___ Task input

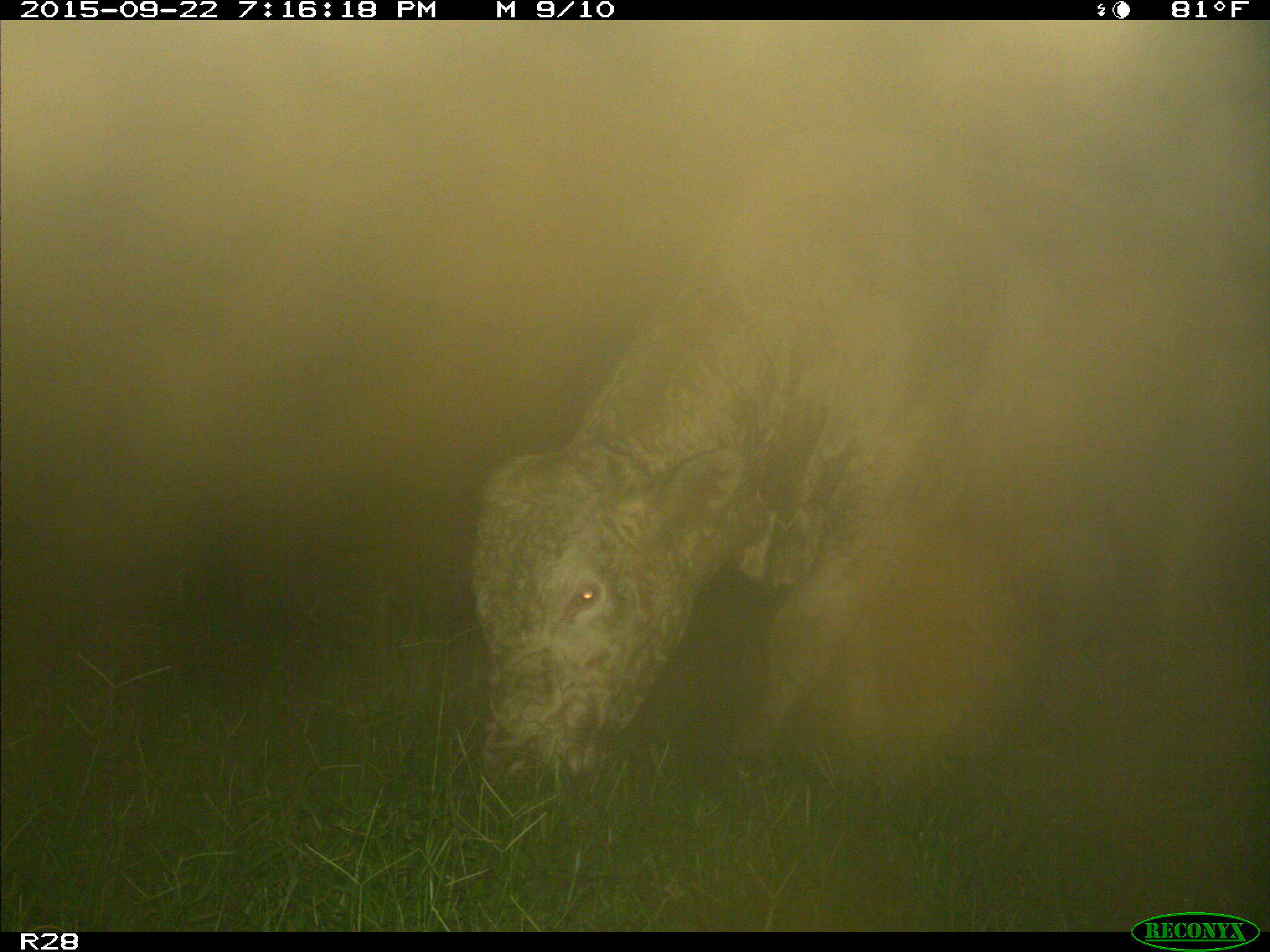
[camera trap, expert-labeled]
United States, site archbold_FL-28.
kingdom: Animalia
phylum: Chordata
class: Mammalia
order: Artiodactyla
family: Bovidae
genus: Bos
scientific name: Bos taurus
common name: domestic cow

______

The lines from the one holding "class: Mammalia" to the final line of the entries, both included, are what should be output, exactly and alone.

class: Mammalia
order: Artiodactyla
family: Bovidae
genus: Bos
scientific name: Bos taurus
common name: domestic cow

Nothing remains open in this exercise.